Cass. soc., 15 décembre 1993, n° 91-18.573
COUR DE CASSATION
Arrêt
Cassation
PARTIES
Demandeur :
Casino France (SNC)
Défendeur :
Blanchard (époux)
COMPOSITION DE LA JURIDICTION
Président :
M. Kunhmunch
Rapporteur :
Mme Béraudo
Avocat général :
M. Kessous
Avocats :
SCP Le Prado, SCP Masse-Dessen, Georges, Thouvenin.
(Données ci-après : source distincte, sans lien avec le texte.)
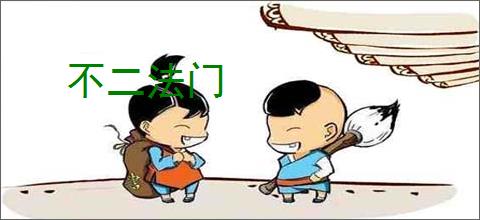 不二法门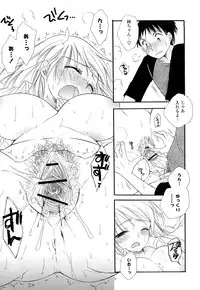 [BENNY’S] Puru Puru Musume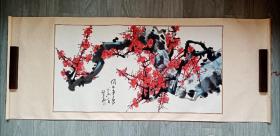 莫叔平（湖南桃源人，民国时期毕业于湖南大学，49年4月加入共产党地下党）国画精品红梅一幅，横批原裱，画册图版为借用网络截屏，品好包快递发货。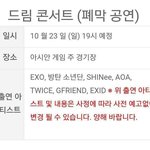 [EXO] 야 둥이냐 너네 꼭가라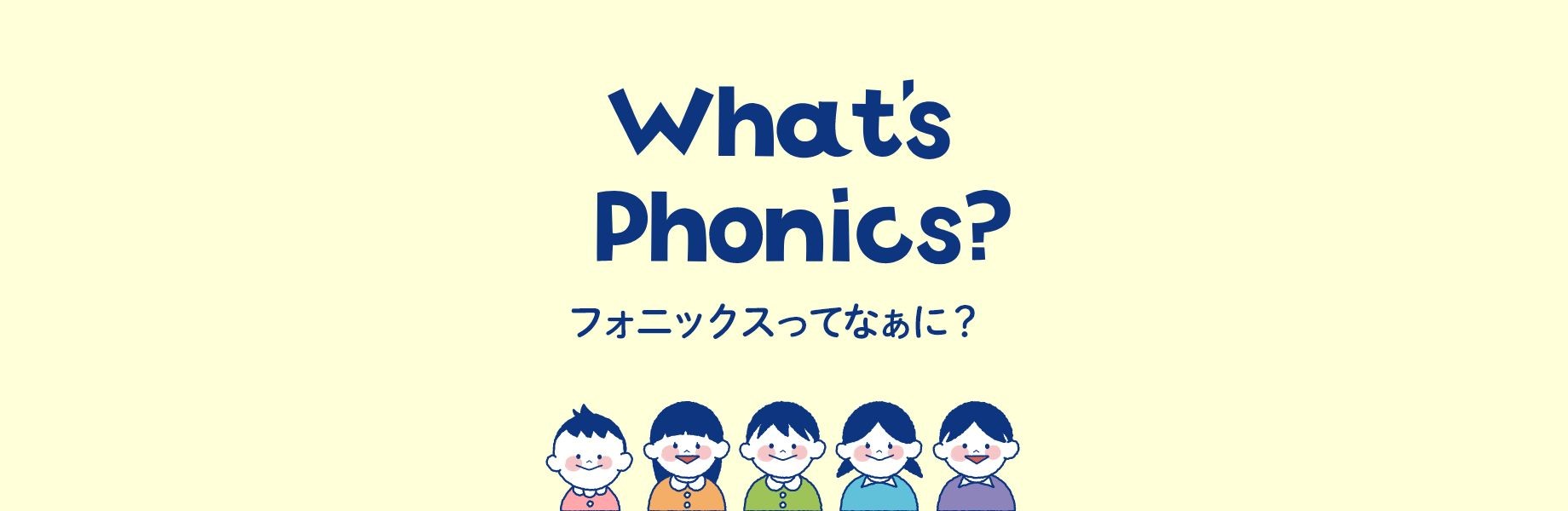 What's Phonics? フォニックスってなぁに？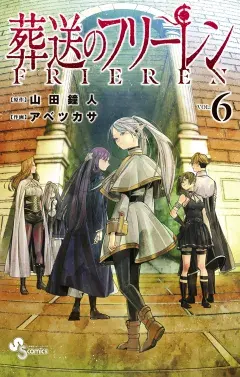 葬送のフリーレン 第6巻の表紙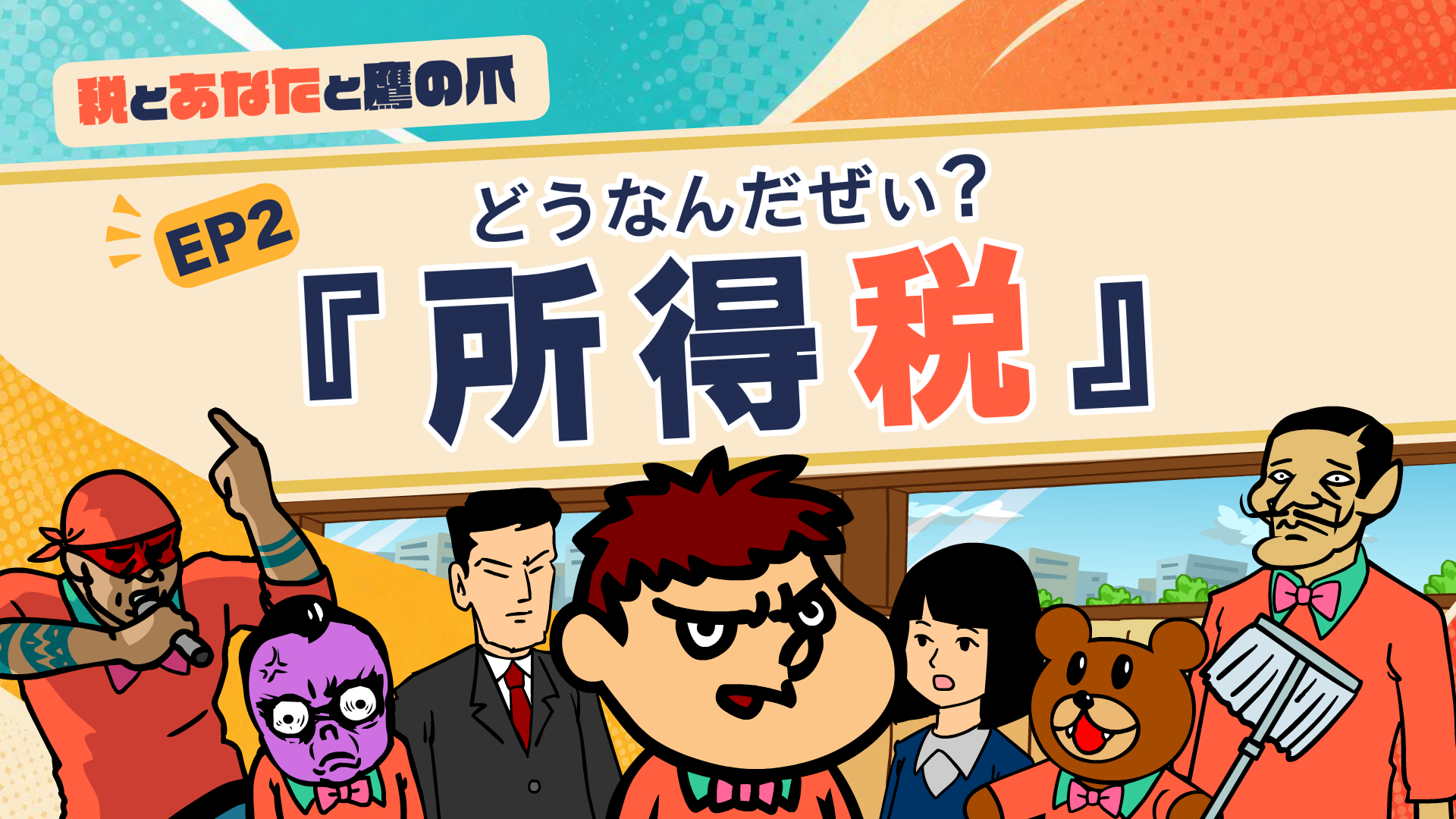 takanotsume202.png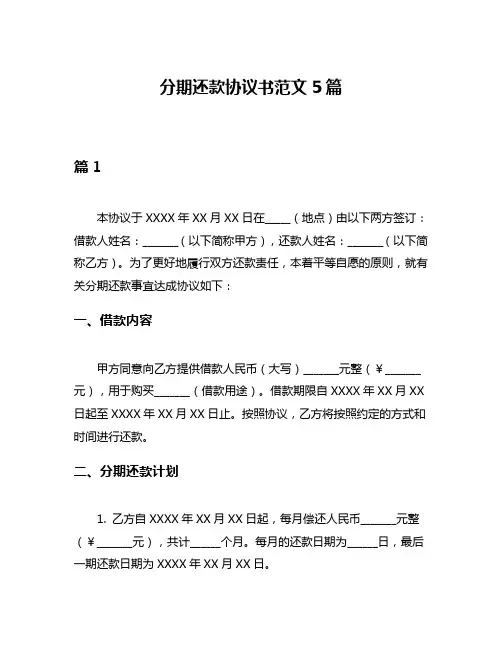 分期还款协议书范文5篇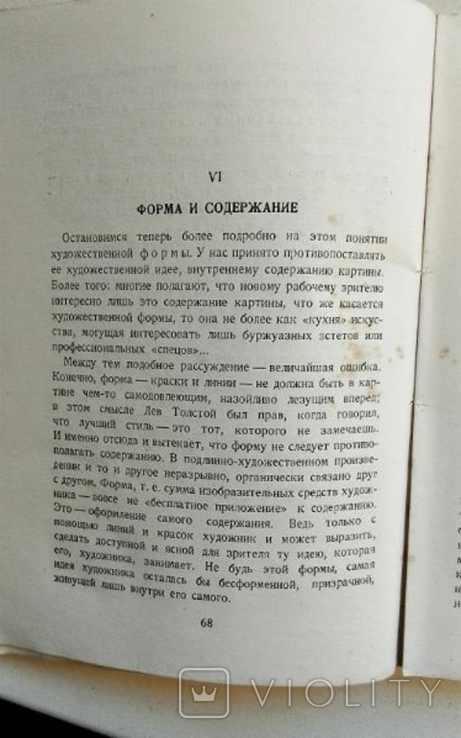 Живопис і глядач. Tugenhold J.1928, фото №9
LA COUR : - Sur le moyen unique : - Vu l'article L. 782-1, alinéa 1er, du Code du travail ; - Attendu qu'aux termes de ce texte, les personnes qui exploitent, moyennant des remises proportionnelles au montant des ventes, les succursales de maisons d'alimentation de détail ou de coopératives de consommation, sont qualifiées de "gérants non salariés" lorsque le contrat intervenu ne fixe pas les conditions de leur travail et leur laisse toute latitude d'embaucher du personnel ou de se substituer des remplaçants à leurs frais et sous leur entière responsabilité, la clause de fourniture exclusive avec vente à prix imposé étant une modalité commerciale qui ne modifie pas la nature du contrat ;
Attendu, selon l'arrêt attaqué (Toulouse, 26 juin 1991), rendu sur contredit, que les époux Blanchard ont exploité à Muret une succursale d'alimentation de la société L'Epargne ; que la société Casino, venue aux droits de cette dernière, a mis fin au contrat le 27 janvier 1989 en invoquant des manquants en marchandises dont elle a réclamé le remboursement aux époux Blanchard devant la juridiction commerciale ;
Attendu que, pour confirmer la décision d'incompétence du tribunal de commerce et déclarer compétente la juridiction prud'homale, l'arrêt retient, par motifs propres et adoptés des premiers juges, en se fondant sur les termes du contrat conclu entre les parties, en premier lieu, que les marchandises reçues étaient exclusivement celles fournies par la société, laquelle fournissait également le local et le logement, et imposait les prix de vente et la présentation des marchandises, et, en second lieu, que le contrat imposait l'ouverture du magasin conformément aux coutumes locales des commerçants-détaillants d'alimentation générale, et qu'ainsi les conditions de travail étaient fixées par la société ;
Attendu, cependant, que, d'une part, la clause imposant aux gérants d'ouvrir le magasin aux heures usuelles n'était pas une clause fixant les conditions de travail des gérants au sens du texte susvisé ; que, d'autre part, les autres éléments relevés par les juges du fond constituent des modalités commerciales qui ne caractérisent pas un lien de subordination juridique entre les parties ; - d'où il suit qu'en statuant comme elle l'a fait sans rechercher quelles étaient, en fait, les conditions de travail des gérants, s'ils recevaient des ordres et des directives et dans quelle mesure ils étaient soumis, dans l'exécution de leur travail, au contrôle de la société, la cour d'appel n'a pas légalement justifié sa décision ;
Par ces motifs : casse et annule, dans toutes ses dispositions, l'arrêt rendu le 26 juin 1991, entre les parties, par la cour d'appel de Toulouse ; remet, en conséquence, la cause et les parties dans l'état où elles se trouvaient avant ledit arrêt et, pour être fait droit, les renvoie devant la cour d'appel de Bordeaux.